Il ragazzo annuì distrattamente mentre si sdraiava sul divanetto senza togliersi le scarpe. Cuddy lo osservò mentre appoggiava la testa sulle mani incrociate dietro la nuca. Le sorrise guadagnandosi un altro sorriso.
“Lo sai…”
“So cosa?”
“Sono fortunato ad avere trovato una come te”
Cuddy si alzò e si avvicinò a lui ammiccante. Lucas rimase lì sdraiato, mentre la dottoressa si sedeva vicino a lui e lo baciava.
“Anche se lavori troppo…”
“Lo sai che il mio lavoro è molto impegnativo”
“Ma nonostante questo trovi il tempo per me e per Rachel”
“Vorrei poter spendere più tempo con mia figlia…”
“Beh, allora andiamo da qualche parte per un paio di giorni. Niente lavoro, niente documenti, niente House che entra nel tuo ufficio…”
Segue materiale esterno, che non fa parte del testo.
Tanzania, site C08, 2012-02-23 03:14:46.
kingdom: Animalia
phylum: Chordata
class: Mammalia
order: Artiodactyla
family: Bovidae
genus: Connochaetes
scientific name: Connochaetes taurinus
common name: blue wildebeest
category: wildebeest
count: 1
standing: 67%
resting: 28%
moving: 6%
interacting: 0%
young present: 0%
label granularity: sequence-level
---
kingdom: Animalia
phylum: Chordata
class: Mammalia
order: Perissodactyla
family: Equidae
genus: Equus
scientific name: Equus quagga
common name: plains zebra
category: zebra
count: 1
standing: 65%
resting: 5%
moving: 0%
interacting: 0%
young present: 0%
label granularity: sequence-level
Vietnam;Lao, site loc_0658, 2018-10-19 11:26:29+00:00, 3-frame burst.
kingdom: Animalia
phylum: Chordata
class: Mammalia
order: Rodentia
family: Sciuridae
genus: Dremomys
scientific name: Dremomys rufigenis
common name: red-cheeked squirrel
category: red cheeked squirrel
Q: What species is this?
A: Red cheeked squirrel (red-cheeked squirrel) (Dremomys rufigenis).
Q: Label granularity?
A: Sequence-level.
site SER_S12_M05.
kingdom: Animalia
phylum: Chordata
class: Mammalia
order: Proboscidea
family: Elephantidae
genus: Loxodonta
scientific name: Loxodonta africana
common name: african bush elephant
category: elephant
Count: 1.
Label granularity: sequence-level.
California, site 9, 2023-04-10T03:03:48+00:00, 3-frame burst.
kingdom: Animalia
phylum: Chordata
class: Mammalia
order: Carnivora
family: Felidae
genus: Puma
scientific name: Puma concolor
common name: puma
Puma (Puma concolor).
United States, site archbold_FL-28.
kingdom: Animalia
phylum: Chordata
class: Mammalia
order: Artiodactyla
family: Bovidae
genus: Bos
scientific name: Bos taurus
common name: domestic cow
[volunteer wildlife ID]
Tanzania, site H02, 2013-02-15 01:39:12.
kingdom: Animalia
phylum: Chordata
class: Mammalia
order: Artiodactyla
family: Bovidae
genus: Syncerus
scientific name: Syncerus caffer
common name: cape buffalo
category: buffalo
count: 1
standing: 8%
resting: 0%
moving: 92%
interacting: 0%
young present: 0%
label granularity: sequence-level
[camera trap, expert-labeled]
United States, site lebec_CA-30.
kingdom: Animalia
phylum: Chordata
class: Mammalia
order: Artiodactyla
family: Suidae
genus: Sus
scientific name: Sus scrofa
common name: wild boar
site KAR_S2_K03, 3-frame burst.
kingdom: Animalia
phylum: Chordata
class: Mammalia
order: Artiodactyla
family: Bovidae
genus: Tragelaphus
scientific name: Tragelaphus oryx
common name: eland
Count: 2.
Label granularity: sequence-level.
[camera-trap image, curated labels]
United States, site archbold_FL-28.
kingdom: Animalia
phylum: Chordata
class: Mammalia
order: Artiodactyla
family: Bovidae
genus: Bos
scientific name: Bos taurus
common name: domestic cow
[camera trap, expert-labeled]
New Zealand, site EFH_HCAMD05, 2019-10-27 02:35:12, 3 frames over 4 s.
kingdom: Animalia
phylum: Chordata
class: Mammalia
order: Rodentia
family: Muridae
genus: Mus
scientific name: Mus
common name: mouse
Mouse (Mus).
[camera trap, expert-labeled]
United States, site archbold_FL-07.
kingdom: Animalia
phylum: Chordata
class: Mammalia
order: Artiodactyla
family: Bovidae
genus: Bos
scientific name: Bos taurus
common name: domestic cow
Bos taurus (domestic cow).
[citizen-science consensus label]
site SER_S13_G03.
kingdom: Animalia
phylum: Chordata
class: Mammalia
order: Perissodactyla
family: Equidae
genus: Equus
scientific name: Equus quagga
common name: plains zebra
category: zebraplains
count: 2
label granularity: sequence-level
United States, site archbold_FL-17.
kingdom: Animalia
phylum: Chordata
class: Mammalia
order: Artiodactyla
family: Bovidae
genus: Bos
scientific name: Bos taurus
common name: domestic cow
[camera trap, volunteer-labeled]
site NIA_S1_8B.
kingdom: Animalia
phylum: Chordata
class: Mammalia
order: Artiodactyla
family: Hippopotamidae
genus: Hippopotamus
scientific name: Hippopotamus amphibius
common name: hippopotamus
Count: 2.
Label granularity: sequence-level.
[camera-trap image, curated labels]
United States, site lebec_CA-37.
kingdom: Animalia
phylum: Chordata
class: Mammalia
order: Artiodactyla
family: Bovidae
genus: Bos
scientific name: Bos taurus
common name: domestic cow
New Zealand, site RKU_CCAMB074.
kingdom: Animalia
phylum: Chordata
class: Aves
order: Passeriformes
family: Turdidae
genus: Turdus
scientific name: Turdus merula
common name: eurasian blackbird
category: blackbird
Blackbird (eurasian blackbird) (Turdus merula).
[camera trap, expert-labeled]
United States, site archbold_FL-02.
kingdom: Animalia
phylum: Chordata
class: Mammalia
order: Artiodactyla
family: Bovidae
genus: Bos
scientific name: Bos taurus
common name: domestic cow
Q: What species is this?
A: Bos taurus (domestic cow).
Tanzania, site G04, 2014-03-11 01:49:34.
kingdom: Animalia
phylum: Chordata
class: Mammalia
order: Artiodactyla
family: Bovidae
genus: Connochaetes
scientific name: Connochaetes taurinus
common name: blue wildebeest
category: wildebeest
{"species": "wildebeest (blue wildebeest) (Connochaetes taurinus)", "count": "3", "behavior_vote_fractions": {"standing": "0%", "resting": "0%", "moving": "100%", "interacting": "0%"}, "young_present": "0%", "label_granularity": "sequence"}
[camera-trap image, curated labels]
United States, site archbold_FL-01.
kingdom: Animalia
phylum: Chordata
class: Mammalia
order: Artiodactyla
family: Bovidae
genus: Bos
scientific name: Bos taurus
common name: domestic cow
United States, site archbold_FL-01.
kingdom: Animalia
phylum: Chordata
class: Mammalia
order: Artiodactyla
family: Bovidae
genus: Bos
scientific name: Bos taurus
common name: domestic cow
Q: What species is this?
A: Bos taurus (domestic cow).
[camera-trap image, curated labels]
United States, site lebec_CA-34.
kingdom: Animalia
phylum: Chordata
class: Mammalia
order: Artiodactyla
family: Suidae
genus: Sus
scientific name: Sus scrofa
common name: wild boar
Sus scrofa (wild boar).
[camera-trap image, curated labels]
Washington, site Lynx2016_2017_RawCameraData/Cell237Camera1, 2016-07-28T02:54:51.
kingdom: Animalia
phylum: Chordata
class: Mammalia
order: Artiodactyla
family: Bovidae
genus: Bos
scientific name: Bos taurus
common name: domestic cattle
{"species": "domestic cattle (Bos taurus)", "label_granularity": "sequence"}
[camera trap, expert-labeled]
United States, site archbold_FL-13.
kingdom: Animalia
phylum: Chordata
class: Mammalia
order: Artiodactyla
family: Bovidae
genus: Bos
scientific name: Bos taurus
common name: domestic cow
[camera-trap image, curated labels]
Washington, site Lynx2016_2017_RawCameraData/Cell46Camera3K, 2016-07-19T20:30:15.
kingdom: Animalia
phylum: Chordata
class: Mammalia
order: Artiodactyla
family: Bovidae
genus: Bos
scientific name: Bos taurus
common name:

“Che c’entra House adesso? Perché tutti lo mettete in ogni discorso?”
“Scusa Lisa. Lui ha fatto parte della tua vota per molto tempo, e…”
“Ed è tuttora parte della mia vita. Ma a differenza di un po’ di tempo fa, lui è solo un mio impiegato.”
Lucas sorrise ricambiando alla risata del medico di fronte a lui. Si avvicinò di nuovo a lei e le rubò l’ennesimo bacio, prima di scattare in piedi.
“Ti aspetto per cena. Io e Rachel prepariamo la cena stasera”
“Grazie…”
“A dopo allora…”
“A dopo…”
“Ciao tesoro mio…”
“Ciao…”
Cuddy andò verso al sua scrivania lentamente, fissando la busta preoccupata dal contenuto che nascondeva. Ne osservò il colore: uno strano giallo o forse marrone; era quasi indecifrabile. Indecifrabile come ciò che si vedeva all’interno. La prese tra le mani e rimase sorpresa da quanto leggera fosse. Conteneva a malapena un paio di fogli. La aprì lentamente, fissando la carta che si lacerava senza alcun vincolo. La lama scorreva lentamente lungo uno dei lati più corti senza trovare alcun ostacolo. Cuddy osservò la carta lacerarsi lentamente. Ogni secondo sembrava amplificato anche quando la busta era finalmente aperta ed il suo contenuto era stato svuotato sulla scrivania.
Cuddy osservò quel piccolo foglio che era caduto dalla busta. Immediatamente prese il telefono.
“Wilson, ti voglio il prima possibile nel mio ufficio. E voglio anche House.”